On peut toutefois espérer que les enjeux régionaux, plus importants que jamais en ces temps de crise sanitaire, économique et sociale que connaît la France, ne vont pas passer au second plan derrière des ambitions, certes légitimes, mais en décalage avec le scrutin régional lui-même.
- Une véritable incertitude politique
On l’a dit, la “prime aux sortants” va évidemment jouer, mais sans entrer dans le petit jeu des pronostics, toujours aléatoire, il faut pondérer ce phénomène, au moins pour trois raisons.
D’abord, quatre présidents sortants n’ont pas été choisis en 2015. Leur élection en cours de mandat a fait suite à la démission du président élu.
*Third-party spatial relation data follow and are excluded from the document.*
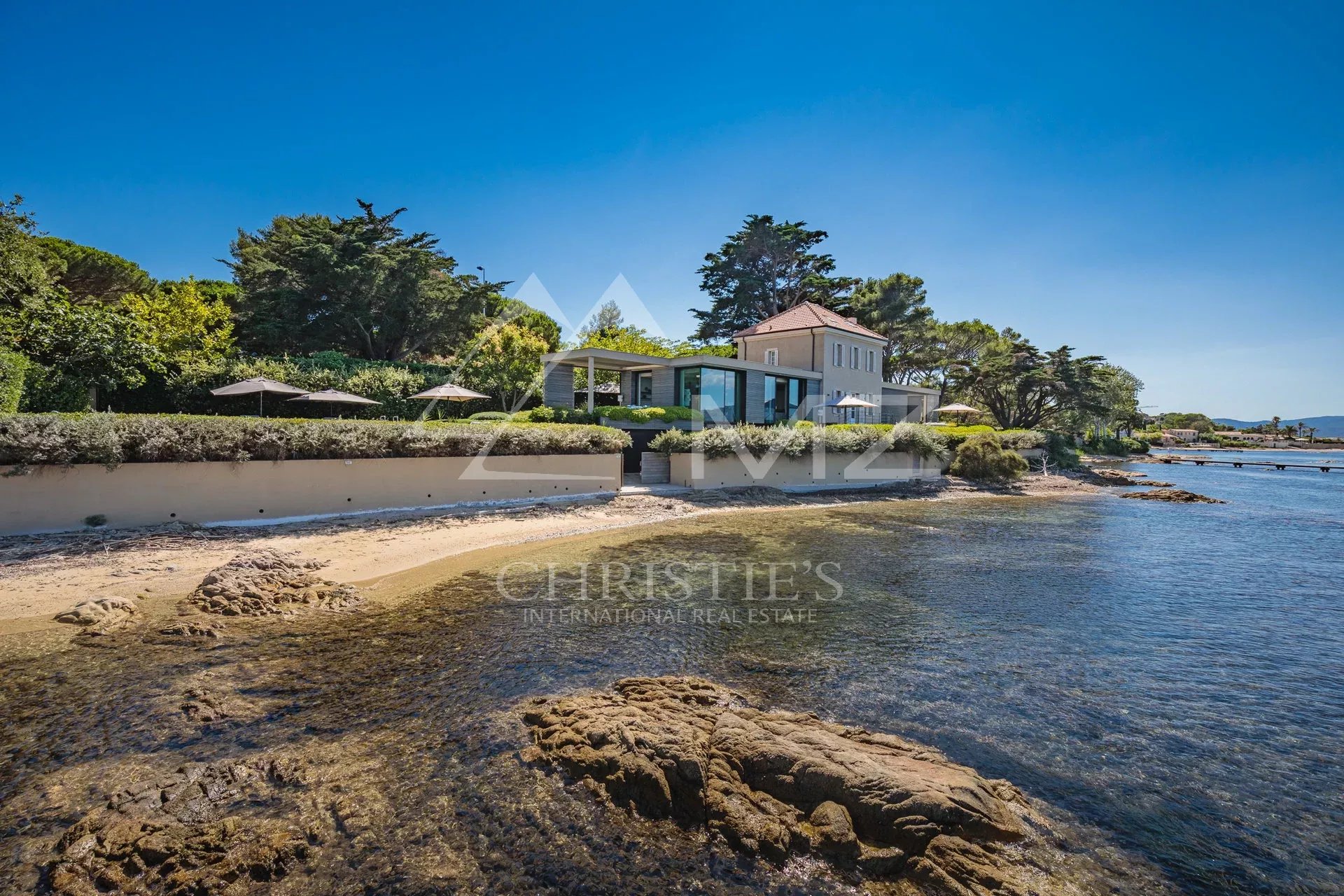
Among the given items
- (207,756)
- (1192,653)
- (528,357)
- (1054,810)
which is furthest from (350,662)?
(528,357)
Il s’agit de Renaud Muselier (Région Sud), qui a remplacé Christian Estrosi ; de Loïg Chesnais-Girard (Bretagne), qui a remplacé Jean-Yves Le Drian ; de Jean Rottner (Grand Est), qui a succédé à Philippe Richert ; et de Christelle Morançais (Pays de la Loire), qui a succédé à Bruno Retailleau.
Quel que soit le travail réalisé par ces élus, quelle que soit la notoriété acquise en cours de mandat (on pense par exemple à Jean Rottner, en première ligne avec sa Région Grand Est face à l’épidémie), ils sont dans une situation différente de présidents déjà élus sur leur nom propre en 2015. Il est clair par exemple que les Bretons ont d’abord voté pour Jean-Yves Le Drian, avant d’élire un président socialiste (à l’époque).
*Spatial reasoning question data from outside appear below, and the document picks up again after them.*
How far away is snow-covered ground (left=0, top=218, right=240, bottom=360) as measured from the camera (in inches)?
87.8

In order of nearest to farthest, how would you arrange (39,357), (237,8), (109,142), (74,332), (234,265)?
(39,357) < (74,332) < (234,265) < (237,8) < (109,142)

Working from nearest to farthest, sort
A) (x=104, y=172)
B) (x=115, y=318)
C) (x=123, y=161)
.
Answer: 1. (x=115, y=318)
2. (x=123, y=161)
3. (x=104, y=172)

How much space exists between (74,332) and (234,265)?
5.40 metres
Ensuite, certains scrutins avaient été particulièrement serrés en 2015. Hervé Morin (Les Centristes) l’avait emporté avec 0,37 % des voix d’avance sur Nicolas Mayer-Rossignol (PS), en Normandie ; François Bonneau (PS) avec 0,84 % de voix sur Philippe Vigier (UDI) en Centre-Val de Loire, pour ne citer que ces deux exemples.
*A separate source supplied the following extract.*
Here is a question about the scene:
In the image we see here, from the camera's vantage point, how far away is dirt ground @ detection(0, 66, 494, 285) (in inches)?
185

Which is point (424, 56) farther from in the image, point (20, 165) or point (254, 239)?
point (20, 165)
Enfin, il faut rappeler que dans deux Régions, Provence-Alpes-Côte d’Azur et Hauts-de-France, le candidat de gauche s’était retiré entre les deux tours pour créer un “Front Républicain” et barrer la route aux candidates du Rassemblement National, Marion Maréchal-le Pen au sud et sa tante Marine Le Pen au nord, très bien placées toutes les deux à l’issue du premier tour. Ce “sacrifice”, qui a conduit les partis de gauche à n’avoir aucun élu dans ces deux assemblées depuis six ans, ne se reproduira pas.
Dans ces conditions, il est bien difficile de se livrer au jeu des pronostics. En 2015, les sondages laissaient entrevoir un “raz-de-marée “ en faveur de la droite, voire l’extrême-droite. A l’arrivée, le Parti socialiste avait conservé cinq régions sur les 12 de métropole, et le Front National n’en avait enlevé aucune.
Cette fois-ci, on peut penser que le Rassemblement national va maintenir ses positions, et l’on peut attendre une poussée écologiste de même nature que lors des dernières municipales. On peut aussi craindre, pour La République en Marche, qu’elle ne subisse une nouvelle défaite, et peut-être même une véritable déroute si LREM ne remportait aucune présidence de Région ou de Département. D’où la réticence affichée de certains ministres à aller au “casse-pipe”, à l’image de Jean-Michel Blanquer en Île-de-France.
Il est clair enfin que certains résultats seront serrés jusqu’au bout, surtout si l’on se trouve dans le cas de triangulaires, voire de quadrangulaires de second tour, ce qui est possible aux élections régionales. Une situation qui ne pourra que renforcer l’incertitude du résultat, surtout dans le cas d’une abstention massive.